1、海量数据在单机上处理因为硬件资源限制，无法胜任

2、而一旦将单机版程序扩展到集群来分布式运行，将极大增加程序的复杂度和开发难度

3、引入 MapReduce 框架后，开发人员可以将绝大部分工作集中在业务逻辑的开发上，而将分布式计算中的复杂性交由框架来处理

设想一个海量数据场景下的数据计算需求：

单机版：磁盘受限，内存受限，计算能力受限

分布式版：

1、数据存储的问题，hadoop 提供了 hdfs 解决了数据存储这个问题

2、运算逻辑至少要分为两个阶段，先并发计算（map），然后汇总（reduce）结果

3、这两个阶段的计算如何启动？如何协调？

4、运算程序到底怎么执行？数据找程序还是程序找数据？

5、如何分配两个阶段的多个运算任务？

6、如何管理任务的执行过程中间状态，如何容错？

7、如何监控？

8、出错如何处理？抛异常？重试？

　　可见在程序由单机版扩成分布式版时，会引入大量的复杂工作。
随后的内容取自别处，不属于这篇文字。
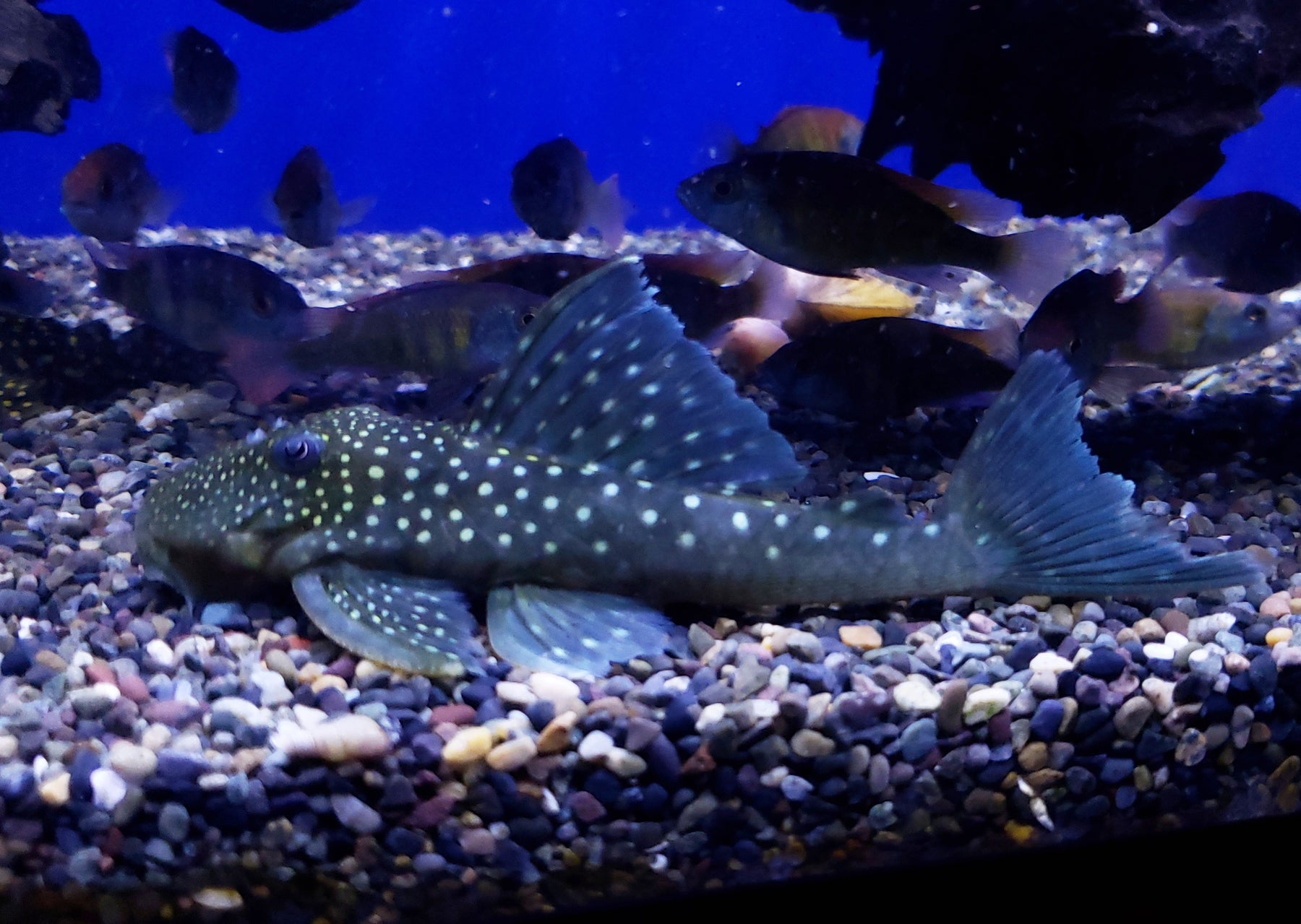 Blue Phantom Pleco L128 (Hemiancistrus sp.)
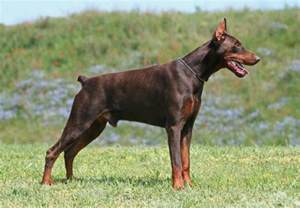 doberman pinscher5 jpg doberman pinscher dog breeds
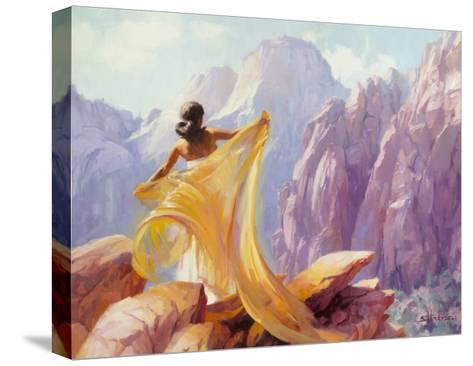 Dream Catcher-Steve Henderson-Stretched Canvas Print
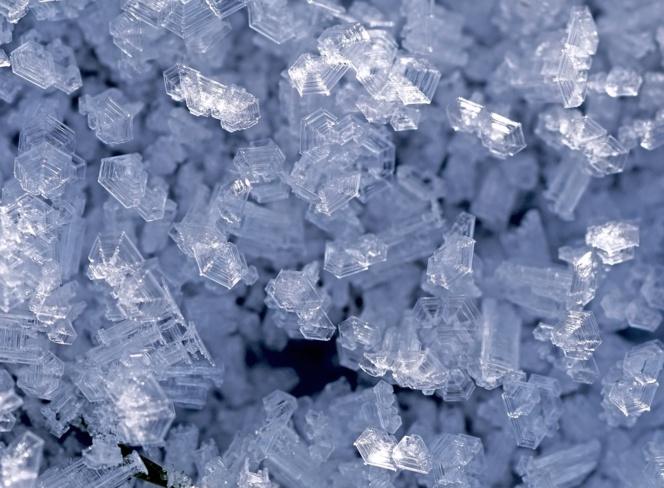 hielo XVII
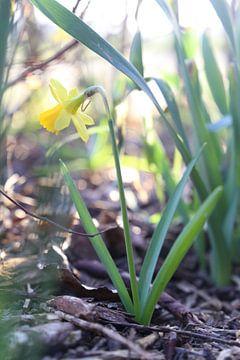 Versteckte erste Blume von Hannelore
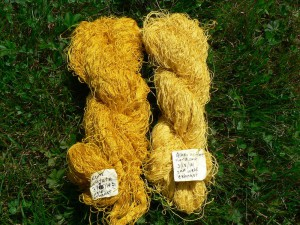 weld dyed 40/2 linen yarns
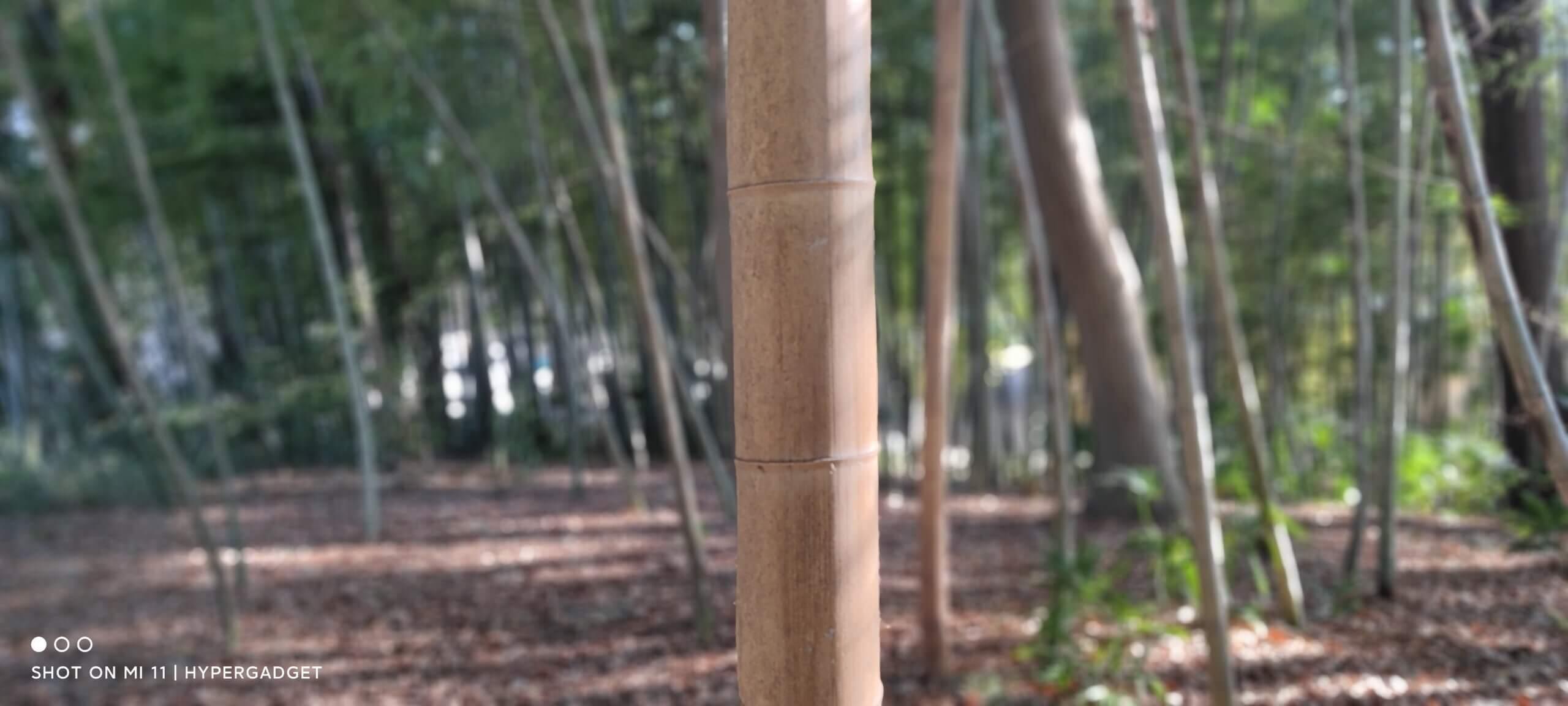 Xiaomi Mi 11で撮影した竹林の写真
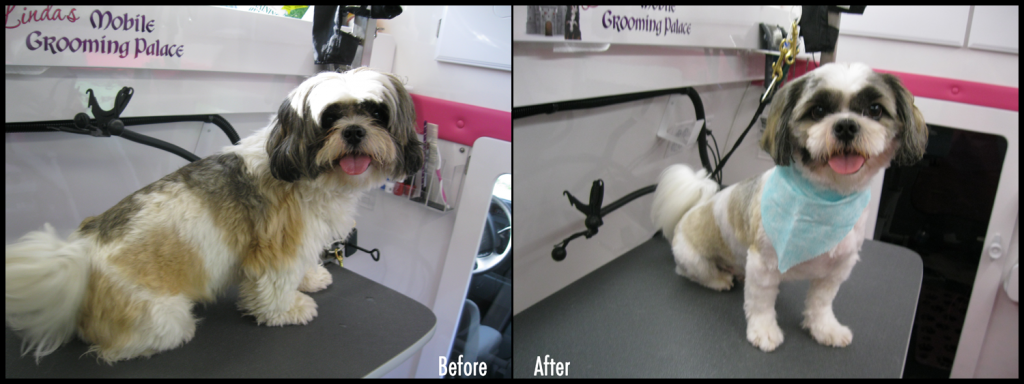 Pet Grooming Before & After Pics - Mickey De the Lhasa Apso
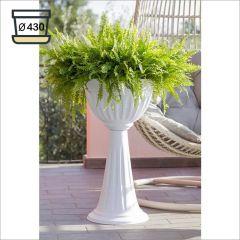 31890  Alba Flower Cup-43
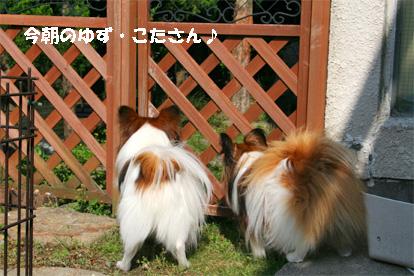 yuzukota080526-1.jpg
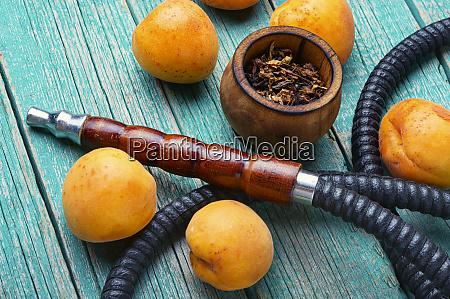 arabien shisha mit aprikosen tabak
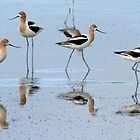 Avocet parade by Anthony Brewer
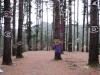 El bosque de Oma I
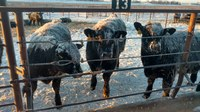 Many cow-calf producers are waiting until the end of this year to wean their calves. (NDSU photo)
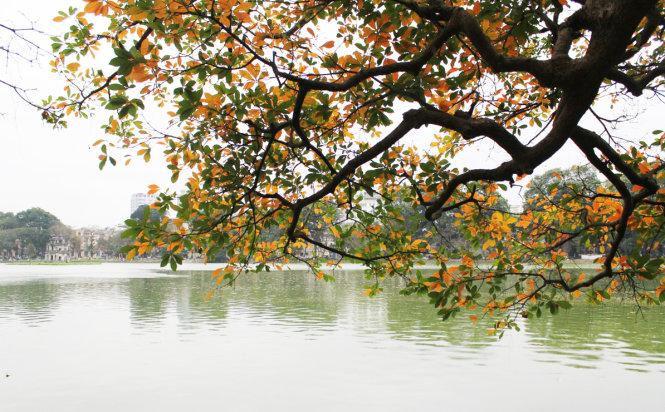 Autumn is calling in Vietnam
为了提高开发效率，可以将分布式程序中的公共功能封装成框架，让开发人员可以将精力集中于业务逻辑。

　　Hadoop 当中的 MapReduce 就是这样的一个分布式程序运算框架，它把大量分布式程序都会涉及的到的内容都封装进了，让用户只用专注自己的业务逻辑代码的开发。它对应以上问题的整体结构如下：

MRAppMaster：MapReduce Application Master，分配任务，协调任务的运行

MapTask：阶段并发任，负责 mapper 阶段的任务处理 YARNChild

ReduceTask：阶段汇总任务，负责 reducer 阶段的任务处理 YARNChild

MapReduce做什么

简单地讲，MapReduce可以做大数据处理。所谓大数据处理，即以价值为导向，对大数据加工、挖掘和优化等各种处理。

　　MapReduce擅长处理大数据，它为什么具有这种能力呢？这可由MapReduce的设计思想发觉。MapReduce的思想就是“分而治之”。

　　（1）Mapper负责“分”，即把复杂的任务分解为若干个“简单的任务”来处理。“简单的任务”包含三层含义：一是数据或计算的规模相对原任务要大大缩小；二是就近计算原则，即任务会分配到存放着所需数据的节点上进行计算；三是这些小任务可以并行计算，彼此间几乎没有依赖关系。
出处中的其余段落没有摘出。